Radiology images and clinical patient data are sensitive health data — the most strictly regulated category under modern data protection laws. This checklist helps you audit your level of compliance in a practical way, without unnecessary legal jargon.
Why it matters
A typical GDPR fine for non-compliance can reach 20 million euros or 4% of global turnover. Under HIPAA, civil penalties can range from USD 100 to USD 50,000 per violation, up to USD 1.5 million per category/year. But more important than the fines: patient trust. A single leak of medical images can destroy a reputation built over years.
1. Data inventory and classification
- I identify what sensitive health data (PHI / special category) my clinic handles: patient name, date of birth, identifiers, DICOM images, radiology reports, clinical history, insurance data
- I have a record of processing activities (ROPA per GDPR Art. 30 / local equivalents) with: what data, purpose, legal basis, retention period
- I know where data is physically stored (on-premise server, cloud, third-party provider, paper) and in which jurisdictions
2. Legal basis for processing
- Each data processing activity has a documented legal basis (explicit patient consent, healthcare contract, legal obligation, vital interest)
- For consent-based processing: consent is freely given, specific, informed and unambiguous — and can be withdrawn at any time
- Data is used only for the purposes disclosed to the patient; any secondary use (research, marketing, training) requires an additional legal basis
3. Patient rights
- There is a clear channel to exercise rights (dedicated email, web form): access, rectification, objection, portability, erasure
- The response time for rights requests is documented (typically 30 days under GDPR)

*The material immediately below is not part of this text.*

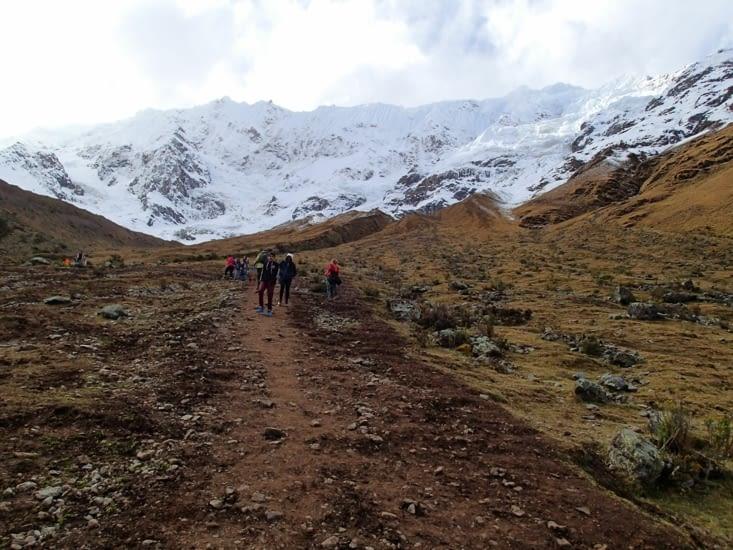 Après le lunch, c'est parti pour 1h de marche en dénivelé pour atteindre le lac à 4300 m.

- There is a procedure to deliver data in a portable format (DICOM, PDF, etc.) when the patient requests it
- There is a procedure to delete data at the close of the care cycle (respecting legal minimum retention periods for clinical records)
4. Encryption and technical security
- Data in transit is encrypted (TLS 1.2+ on any communication with servers)
- Data at rest is encrypted (AES-256 or equivalent) in databases and DICOM file storage
- Passwords are stored hashed with a secure algorithm (bcrypt, Argon2), never in plain text
- Two-factor authentication is in place for administrative access to the system
- Backups are encrypted and restorations are tested periodically
5. Access control
- Each team member has their own personal account (accounts are not shared)
- Permissions follow the principle of least privilege: each user only accesses what they need for their role
- Access is revoked immediately when an employee leaves the clinic
- There is an audit log of who accessed what data and when
- Passwords have reasonable complexity and expiration requirements
6. Vendors and subprocessors
- I have identified all vendors that process sensitive data on my behalf (cloud DICOM viewer, patient management, accounting, transactional email, etc.)
- There is a signed Data Processing Agreement (DPA) with every vendor that acts as a Processor
- Vendors have reasonable certifications (SOC 2, ISO 27001) and are listed in my privacy policy
- If I transfer data to third countries, I have valid transfer mechanisms in place (European Commission Standard Contractual Clauses, adequacy decision, etc.)
7. Breach notification
- There is a documented breach response procedure
- I know I have 72 hours (GDPR) or "without unreasonable delay" (HIPAA) to notify the supervisory authority and the patient when applicable
- My SaaS provider (DICOM viewer, management system) will notify me if there is a breach in their infrastructure
- I have a notification template ready for the patient and the authority
8. Legal documentation
- I have a public, up-to-date privacy policy
- I have a privacy notice / privacy statement to show the patient at the start of treatment
- I have specific informed consent for CBCT and other studies
- I have an up-to-date record of processing activities (ROPA)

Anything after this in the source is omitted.